How do you score equities based on multiple recommendations and target prices

data_science

#1

Hi folks,

I have been working on an investing platform for the last year. It’s in beta, going live soon but there are some additional features that are to be incorporated.

One of the things we are trying to solve is how to score a specific equity based on broker reports. Consider two kinds of stocks in the market - 1) popular blue chip stocks like Infosys or SBI, where there will be 10-15 reports available with BUY/SELL/HOLD recommendations on the stock and target prices; and 2) less well-known small companies with 2-3 broker reports available.

My questions:

  1. When summarizing broker feedback for a stock in a single number, can we state the average target price brokers have recommended, based on all the reports available? Or is there a more accurate way? SBI example for reference - top right number.

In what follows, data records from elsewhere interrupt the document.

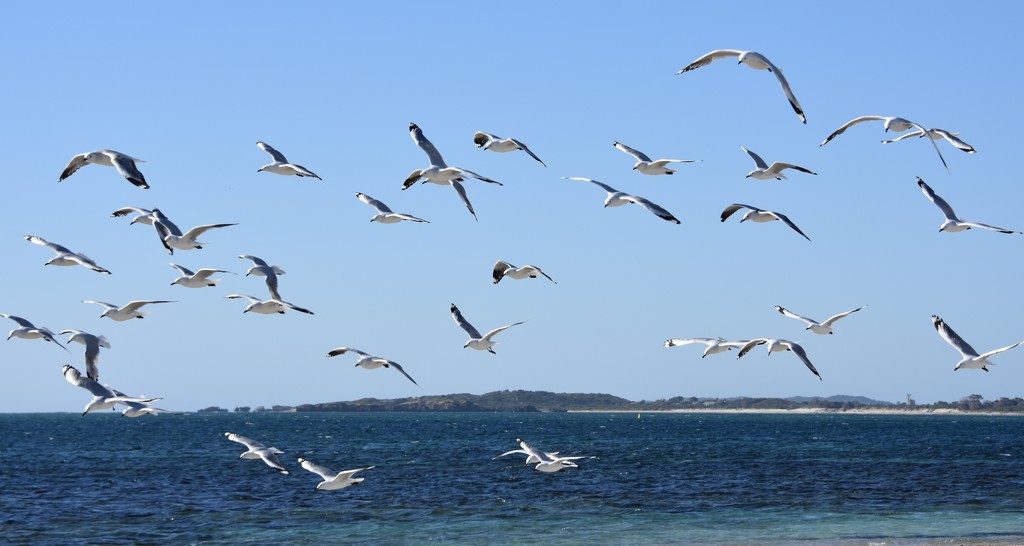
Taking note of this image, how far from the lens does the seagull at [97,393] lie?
66.8 ft

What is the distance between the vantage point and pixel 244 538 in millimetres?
32656

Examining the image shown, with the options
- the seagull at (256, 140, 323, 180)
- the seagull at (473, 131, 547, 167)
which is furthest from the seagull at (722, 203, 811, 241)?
the seagull at (256, 140, 323, 180)

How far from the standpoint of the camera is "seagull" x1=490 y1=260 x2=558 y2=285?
2398 cm

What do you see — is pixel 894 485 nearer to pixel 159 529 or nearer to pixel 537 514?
pixel 537 514

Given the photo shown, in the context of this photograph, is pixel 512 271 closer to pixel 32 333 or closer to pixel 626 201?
pixel 626 201

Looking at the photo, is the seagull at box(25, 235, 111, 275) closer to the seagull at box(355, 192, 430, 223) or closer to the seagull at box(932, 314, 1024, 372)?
the seagull at box(355, 192, 430, 223)

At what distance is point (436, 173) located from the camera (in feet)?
74.8

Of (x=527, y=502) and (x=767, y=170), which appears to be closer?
(x=767, y=170)

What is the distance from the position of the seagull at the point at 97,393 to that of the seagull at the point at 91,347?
0.15 metres

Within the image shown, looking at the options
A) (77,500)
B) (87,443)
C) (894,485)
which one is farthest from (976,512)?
(87,443)

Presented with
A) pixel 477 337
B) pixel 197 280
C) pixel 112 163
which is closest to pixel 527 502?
pixel 477 337

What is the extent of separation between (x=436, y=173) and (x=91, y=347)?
7022 mm

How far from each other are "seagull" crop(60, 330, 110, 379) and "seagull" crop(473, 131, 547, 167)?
7.87 m

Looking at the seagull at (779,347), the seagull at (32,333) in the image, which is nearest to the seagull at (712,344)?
the seagull at (779,347)
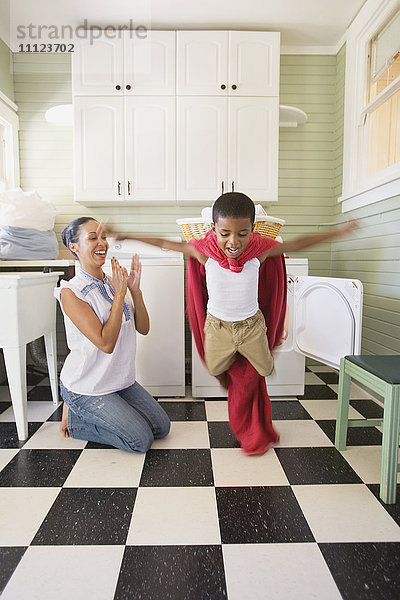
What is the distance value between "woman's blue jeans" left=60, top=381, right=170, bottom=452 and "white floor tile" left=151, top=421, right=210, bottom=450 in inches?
1.8

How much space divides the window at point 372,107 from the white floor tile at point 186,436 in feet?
5.51

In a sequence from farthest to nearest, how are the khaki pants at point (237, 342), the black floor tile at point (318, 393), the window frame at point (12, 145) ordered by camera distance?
the window frame at point (12, 145), the black floor tile at point (318, 393), the khaki pants at point (237, 342)

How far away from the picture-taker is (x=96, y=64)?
2916 millimetres

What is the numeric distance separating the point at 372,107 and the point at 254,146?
0.81m

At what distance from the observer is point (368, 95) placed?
9.32ft

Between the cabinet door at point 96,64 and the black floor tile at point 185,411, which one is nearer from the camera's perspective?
the black floor tile at point 185,411

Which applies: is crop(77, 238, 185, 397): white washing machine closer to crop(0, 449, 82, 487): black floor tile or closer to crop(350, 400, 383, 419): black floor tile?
crop(0, 449, 82, 487): black floor tile

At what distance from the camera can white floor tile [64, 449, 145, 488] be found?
1620mm

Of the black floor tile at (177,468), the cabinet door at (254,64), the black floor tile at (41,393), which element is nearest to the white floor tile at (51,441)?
the black floor tile at (177,468)

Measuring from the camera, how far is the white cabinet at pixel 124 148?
2.95 meters

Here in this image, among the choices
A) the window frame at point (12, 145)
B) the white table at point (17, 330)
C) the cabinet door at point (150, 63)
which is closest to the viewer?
the white table at point (17, 330)

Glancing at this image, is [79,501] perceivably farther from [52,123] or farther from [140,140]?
[52,123]

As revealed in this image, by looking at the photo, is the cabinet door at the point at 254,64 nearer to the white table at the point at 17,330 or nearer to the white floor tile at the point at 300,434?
the white table at the point at 17,330

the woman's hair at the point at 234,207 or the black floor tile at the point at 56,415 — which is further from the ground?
the woman's hair at the point at 234,207
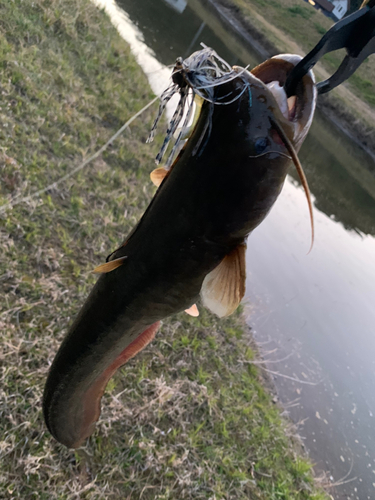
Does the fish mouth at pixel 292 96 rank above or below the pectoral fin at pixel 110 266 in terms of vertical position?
above

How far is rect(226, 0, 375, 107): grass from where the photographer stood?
2142cm

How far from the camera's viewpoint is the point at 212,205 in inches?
38.2

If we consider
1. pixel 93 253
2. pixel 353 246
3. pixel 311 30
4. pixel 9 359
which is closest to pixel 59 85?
pixel 93 253

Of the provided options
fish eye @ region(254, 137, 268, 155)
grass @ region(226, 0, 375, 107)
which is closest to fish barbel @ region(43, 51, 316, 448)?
fish eye @ region(254, 137, 268, 155)

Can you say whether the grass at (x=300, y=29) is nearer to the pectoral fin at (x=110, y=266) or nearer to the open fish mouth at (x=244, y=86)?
the open fish mouth at (x=244, y=86)

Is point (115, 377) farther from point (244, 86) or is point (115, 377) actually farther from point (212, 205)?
point (244, 86)

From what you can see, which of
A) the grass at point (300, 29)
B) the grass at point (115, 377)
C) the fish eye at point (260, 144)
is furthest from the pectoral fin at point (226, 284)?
the grass at point (300, 29)

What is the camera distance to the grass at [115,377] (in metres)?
2.26

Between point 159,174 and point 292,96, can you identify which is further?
point 159,174

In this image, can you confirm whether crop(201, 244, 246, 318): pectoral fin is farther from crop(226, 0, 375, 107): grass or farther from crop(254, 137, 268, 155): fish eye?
crop(226, 0, 375, 107): grass

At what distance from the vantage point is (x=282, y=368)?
5023 mm

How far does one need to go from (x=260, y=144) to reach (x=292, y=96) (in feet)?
0.55

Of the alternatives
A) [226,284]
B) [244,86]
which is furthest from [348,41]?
[226,284]

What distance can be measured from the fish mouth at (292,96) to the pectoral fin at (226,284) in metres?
0.36
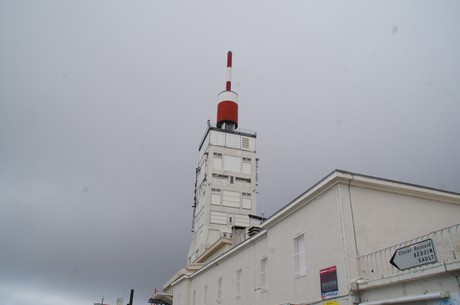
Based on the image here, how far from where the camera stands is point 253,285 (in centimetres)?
1744

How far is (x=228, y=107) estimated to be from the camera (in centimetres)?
5622

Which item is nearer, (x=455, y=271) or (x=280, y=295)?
(x=455, y=271)

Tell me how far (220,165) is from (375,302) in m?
42.1

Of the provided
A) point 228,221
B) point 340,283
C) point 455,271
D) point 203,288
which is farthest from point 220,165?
point 455,271

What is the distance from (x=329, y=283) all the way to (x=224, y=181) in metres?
39.5

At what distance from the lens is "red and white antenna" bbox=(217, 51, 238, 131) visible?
56.0 metres

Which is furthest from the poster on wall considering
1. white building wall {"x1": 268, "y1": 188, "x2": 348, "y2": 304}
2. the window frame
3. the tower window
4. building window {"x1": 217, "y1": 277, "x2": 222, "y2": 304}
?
the tower window

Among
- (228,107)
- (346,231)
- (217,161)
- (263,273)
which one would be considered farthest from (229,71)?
(346,231)

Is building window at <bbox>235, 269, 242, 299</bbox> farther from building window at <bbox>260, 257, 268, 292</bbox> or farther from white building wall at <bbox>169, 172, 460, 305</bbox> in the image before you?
white building wall at <bbox>169, 172, 460, 305</bbox>

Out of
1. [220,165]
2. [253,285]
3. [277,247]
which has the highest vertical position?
[220,165]

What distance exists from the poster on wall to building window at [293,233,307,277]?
1266 mm

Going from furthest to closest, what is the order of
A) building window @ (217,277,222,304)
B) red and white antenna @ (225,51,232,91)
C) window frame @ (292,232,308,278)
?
Answer: red and white antenna @ (225,51,232,91)
building window @ (217,277,222,304)
window frame @ (292,232,308,278)

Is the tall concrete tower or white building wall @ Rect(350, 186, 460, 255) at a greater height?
the tall concrete tower

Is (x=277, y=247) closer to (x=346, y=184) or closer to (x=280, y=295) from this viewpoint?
(x=280, y=295)
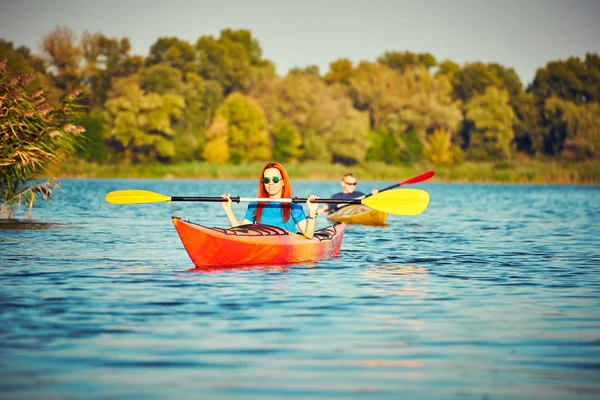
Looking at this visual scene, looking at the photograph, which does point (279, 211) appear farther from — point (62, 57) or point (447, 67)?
point (447, 67)

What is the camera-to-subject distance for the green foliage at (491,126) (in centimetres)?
8388

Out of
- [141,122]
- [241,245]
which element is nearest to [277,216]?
[241,245]

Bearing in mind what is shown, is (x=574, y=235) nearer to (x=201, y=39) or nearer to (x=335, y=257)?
A: (x=335, y=257)

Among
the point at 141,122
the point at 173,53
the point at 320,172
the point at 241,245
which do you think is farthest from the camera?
the point at 173,53

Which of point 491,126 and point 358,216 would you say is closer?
point 358,216

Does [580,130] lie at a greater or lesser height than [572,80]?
lesser

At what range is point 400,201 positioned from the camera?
1336 cm

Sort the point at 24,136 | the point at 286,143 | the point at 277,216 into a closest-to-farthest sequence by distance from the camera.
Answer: the point at 277,216, the point at 24,136, the point at 286,143

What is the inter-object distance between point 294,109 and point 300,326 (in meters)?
74.8

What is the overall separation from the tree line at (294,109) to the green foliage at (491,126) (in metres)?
0.10

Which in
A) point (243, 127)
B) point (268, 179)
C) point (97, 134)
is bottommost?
point (268, 179)

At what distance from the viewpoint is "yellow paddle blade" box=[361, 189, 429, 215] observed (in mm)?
13211

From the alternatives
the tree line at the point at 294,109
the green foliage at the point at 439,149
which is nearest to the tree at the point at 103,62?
the tree line at the point at 294,109

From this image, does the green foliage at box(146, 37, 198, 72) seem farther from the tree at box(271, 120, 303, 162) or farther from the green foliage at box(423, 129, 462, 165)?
the green foliage at box(423, 129, 462, 165)
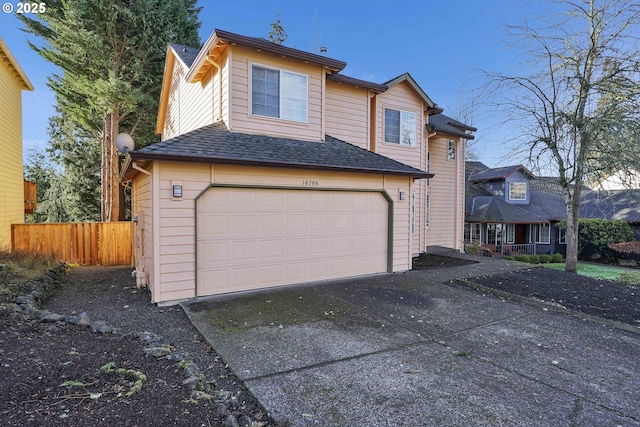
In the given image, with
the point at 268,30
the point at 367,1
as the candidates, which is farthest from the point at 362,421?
the point at 268,30

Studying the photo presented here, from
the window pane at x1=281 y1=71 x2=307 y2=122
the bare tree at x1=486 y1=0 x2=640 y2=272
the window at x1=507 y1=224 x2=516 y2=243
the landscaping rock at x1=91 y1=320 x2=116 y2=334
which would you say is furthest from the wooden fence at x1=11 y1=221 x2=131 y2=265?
the window at x1=507 y1=224 x2=516 y2=243

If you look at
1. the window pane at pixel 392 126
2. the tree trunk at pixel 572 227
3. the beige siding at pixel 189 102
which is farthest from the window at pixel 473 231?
the beige siding at pixel 189 102

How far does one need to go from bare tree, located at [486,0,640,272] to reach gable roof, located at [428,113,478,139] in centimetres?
239

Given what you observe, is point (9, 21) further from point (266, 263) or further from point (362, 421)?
point (362, 421)

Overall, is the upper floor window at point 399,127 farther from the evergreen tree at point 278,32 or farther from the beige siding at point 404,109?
the evergreen tree at point 278,32

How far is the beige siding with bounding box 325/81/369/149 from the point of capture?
394 inches

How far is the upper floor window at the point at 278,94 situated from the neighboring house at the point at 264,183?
3 centimetres

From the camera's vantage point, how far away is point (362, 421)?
9.04ft

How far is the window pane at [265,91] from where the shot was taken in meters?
7.71

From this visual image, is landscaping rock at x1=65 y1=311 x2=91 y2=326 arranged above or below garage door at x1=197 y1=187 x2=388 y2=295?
below

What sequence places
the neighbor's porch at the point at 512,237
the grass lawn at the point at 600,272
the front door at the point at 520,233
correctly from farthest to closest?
1. the front door at the point at 520,233
2. the neighbor's porch at the point at 512,237
3. the grass lawn at the point at 600,272

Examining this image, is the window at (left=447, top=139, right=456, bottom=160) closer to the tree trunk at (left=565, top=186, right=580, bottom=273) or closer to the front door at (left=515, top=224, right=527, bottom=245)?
the tree trunk at (left=565, top=186, right=580, bottom=273)

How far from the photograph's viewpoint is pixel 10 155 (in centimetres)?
1162

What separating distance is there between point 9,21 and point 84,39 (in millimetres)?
4504
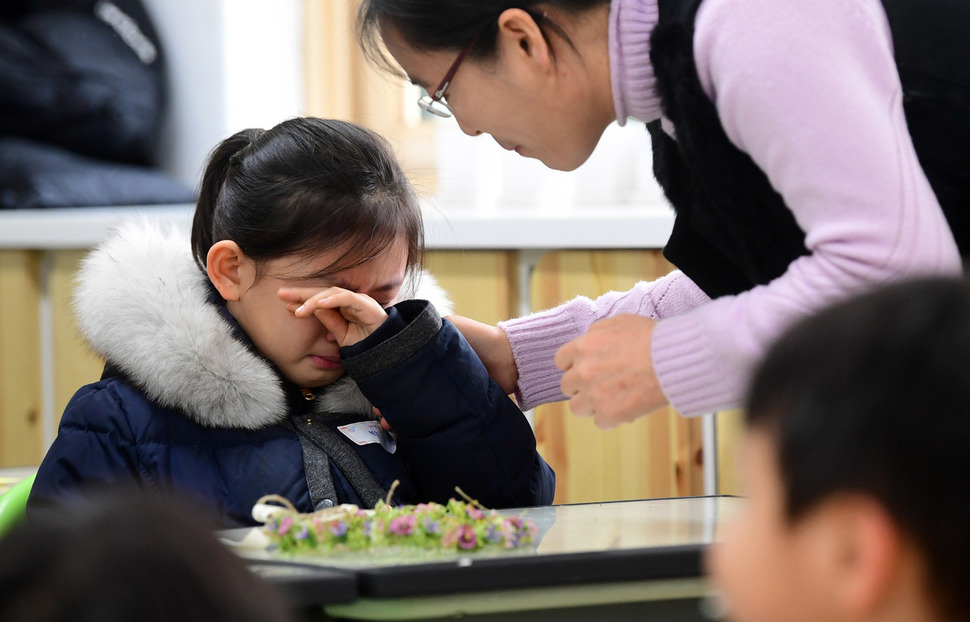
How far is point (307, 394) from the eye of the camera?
1.37 m

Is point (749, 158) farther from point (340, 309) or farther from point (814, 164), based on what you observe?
point (340, 309)

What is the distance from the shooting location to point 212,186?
56.1 inches

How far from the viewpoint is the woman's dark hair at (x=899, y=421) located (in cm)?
52

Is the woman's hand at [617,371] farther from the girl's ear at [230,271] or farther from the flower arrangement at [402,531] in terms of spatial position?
the girl's ear at [230,271]

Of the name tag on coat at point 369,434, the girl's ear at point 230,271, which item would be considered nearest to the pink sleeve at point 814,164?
the name tag on coat at point 369,434

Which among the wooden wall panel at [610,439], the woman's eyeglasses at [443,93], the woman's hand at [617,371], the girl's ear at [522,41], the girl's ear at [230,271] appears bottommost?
the wooden wall panel at [610,439]

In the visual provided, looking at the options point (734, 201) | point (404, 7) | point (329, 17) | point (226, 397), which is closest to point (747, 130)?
point (734, 201)

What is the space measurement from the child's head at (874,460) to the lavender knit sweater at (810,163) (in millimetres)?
281

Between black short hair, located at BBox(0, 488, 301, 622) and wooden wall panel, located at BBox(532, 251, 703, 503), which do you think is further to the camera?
wooden wall panel, located at BBox(532, 251, 703, 503)

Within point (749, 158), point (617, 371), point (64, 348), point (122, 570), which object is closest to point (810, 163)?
point (749, 158)

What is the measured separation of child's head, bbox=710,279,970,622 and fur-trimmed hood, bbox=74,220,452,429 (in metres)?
0.81

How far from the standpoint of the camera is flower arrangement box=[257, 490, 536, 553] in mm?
830

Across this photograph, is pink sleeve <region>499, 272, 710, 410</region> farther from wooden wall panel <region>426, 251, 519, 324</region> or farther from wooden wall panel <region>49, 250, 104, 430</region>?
wooden wall panel <region>49, 250, 104, 430</region>

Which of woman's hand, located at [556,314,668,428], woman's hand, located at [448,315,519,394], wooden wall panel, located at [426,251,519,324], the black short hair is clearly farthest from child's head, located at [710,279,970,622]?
wooden wall panel, located at [426,251,519,324]
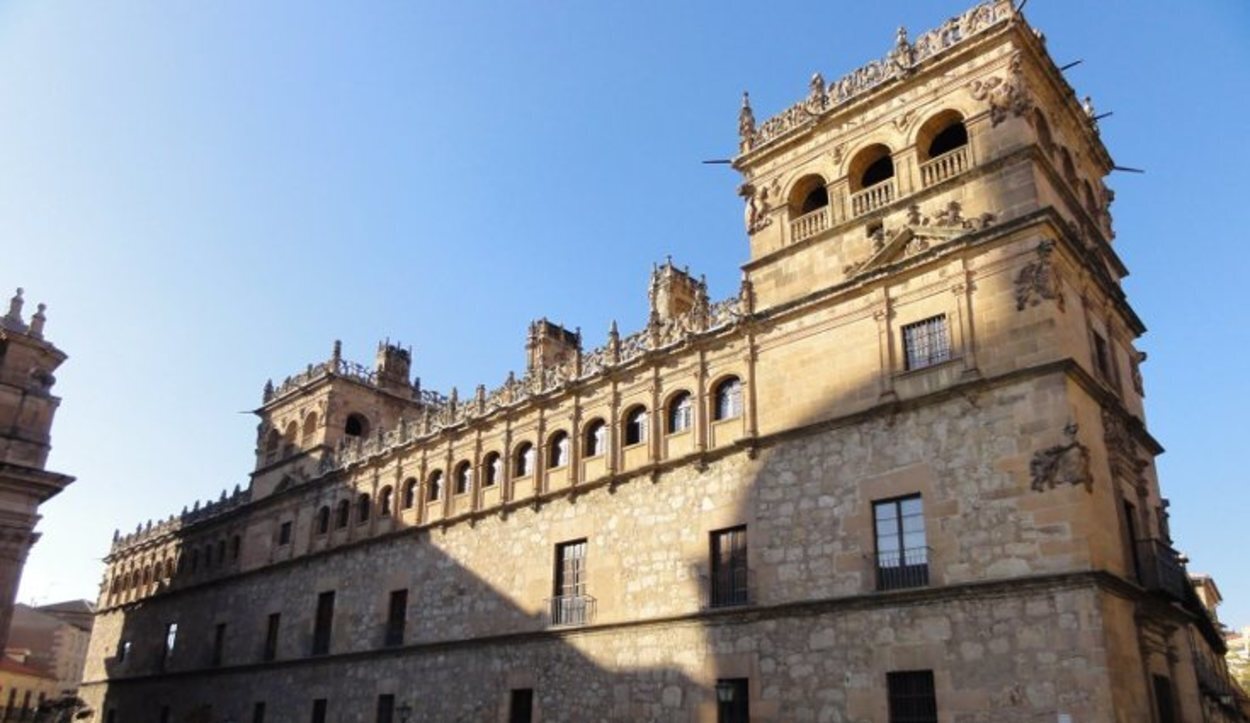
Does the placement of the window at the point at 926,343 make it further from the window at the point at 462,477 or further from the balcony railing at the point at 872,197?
the window at the point at 462,477

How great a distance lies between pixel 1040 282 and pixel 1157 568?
590 cm

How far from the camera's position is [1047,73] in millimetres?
21312

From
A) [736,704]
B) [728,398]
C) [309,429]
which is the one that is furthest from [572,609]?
[309,429]

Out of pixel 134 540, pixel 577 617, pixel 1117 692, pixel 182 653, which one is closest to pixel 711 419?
pixel 577 617

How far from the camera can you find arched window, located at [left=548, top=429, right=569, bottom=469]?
26.7m

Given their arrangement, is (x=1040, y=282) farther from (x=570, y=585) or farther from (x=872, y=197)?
(x=570, y=585)

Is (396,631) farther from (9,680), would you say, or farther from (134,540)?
(9,680)

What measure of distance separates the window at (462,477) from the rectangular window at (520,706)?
22.9ft

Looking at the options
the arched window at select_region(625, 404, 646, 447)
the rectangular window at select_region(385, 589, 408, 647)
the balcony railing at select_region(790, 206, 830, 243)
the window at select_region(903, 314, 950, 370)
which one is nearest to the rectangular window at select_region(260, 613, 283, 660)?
the rectangular window at select_region(385, 589, 408, 647)

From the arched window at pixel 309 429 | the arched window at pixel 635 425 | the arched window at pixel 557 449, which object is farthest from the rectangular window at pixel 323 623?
the arched window at pixel 635 425

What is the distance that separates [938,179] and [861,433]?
5.50 m

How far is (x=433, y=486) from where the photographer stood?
31.0 m

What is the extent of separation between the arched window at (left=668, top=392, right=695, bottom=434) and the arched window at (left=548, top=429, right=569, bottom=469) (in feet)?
12.3

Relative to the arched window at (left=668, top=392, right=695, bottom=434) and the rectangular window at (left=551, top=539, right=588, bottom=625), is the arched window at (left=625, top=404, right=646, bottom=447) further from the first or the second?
the rectangular window at (left=551, top=539, right=588, bottom=625)
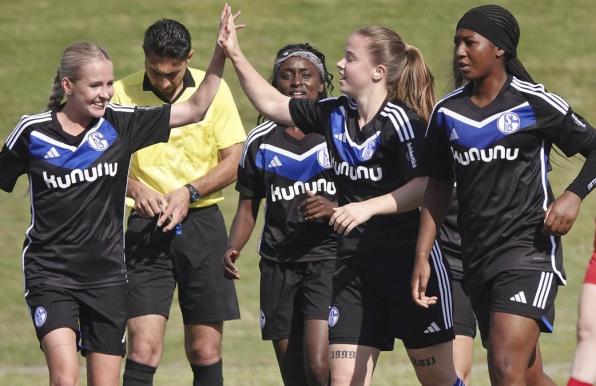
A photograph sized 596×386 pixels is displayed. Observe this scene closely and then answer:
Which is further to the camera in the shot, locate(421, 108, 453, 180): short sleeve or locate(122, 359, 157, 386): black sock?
locate(122, 359, 157, 386): black sock

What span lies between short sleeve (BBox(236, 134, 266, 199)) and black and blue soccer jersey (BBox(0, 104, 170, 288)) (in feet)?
3.37

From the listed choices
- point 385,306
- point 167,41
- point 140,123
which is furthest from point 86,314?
point 167,41

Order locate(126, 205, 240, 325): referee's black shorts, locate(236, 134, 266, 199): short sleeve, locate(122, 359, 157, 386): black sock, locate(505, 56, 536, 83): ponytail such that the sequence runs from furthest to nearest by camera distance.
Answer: locate(126, 205, 240, 325): referee's black shorts
locate(122, 359, 157, 386): black sock
locate(236, 134, 266, 199): short sleeve
locate(505, 56, 536, 83): ponytail

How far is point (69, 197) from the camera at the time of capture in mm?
7598

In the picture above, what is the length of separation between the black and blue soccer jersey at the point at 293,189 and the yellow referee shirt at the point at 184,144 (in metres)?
0.72

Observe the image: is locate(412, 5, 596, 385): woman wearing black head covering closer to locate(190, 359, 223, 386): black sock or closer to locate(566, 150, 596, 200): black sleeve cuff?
locate(566, 150, 596, 200): black sleeve cuff

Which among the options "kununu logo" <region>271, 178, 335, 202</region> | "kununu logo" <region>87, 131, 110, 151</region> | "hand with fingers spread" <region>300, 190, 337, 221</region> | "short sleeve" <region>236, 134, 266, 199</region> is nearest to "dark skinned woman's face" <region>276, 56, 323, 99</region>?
"short sleeve" <region>236, 134, 266, 199</region>

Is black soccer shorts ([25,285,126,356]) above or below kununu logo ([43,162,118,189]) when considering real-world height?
below

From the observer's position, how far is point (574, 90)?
2184 cm

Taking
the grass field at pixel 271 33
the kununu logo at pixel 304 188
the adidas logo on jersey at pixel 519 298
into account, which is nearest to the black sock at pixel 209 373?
the kununu logo at pixel 304 188

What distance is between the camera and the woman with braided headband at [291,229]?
27.6ft

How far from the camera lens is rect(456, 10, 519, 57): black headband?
23.1 feet

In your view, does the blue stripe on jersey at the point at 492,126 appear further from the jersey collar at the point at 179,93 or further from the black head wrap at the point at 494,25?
the jersey collar at the point at 179,93

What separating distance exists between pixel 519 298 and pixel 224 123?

  2. With stocks that have just 2-3 reports in the past six months, what can be done? There doesn’t seem to be any way to talk about overall broker feedback on the stock, specially when the bigger equities have a much larger base of broker reports.

Thanks for the help!


#2

You might need to set it up as a regression problem and then decide how to score the stock. For the regression problem the y variable could be the change in stock price over a certain period after the report is issued. And the x variables could be name of analyst, type of recommendation, name of broker firm, target price, market cap etc. Hopefully you’ll then be able to identify which factors are important in predicting future stock prices.


#3

Thank you! Trying to finalize the scoring approach this week. Will update with the results.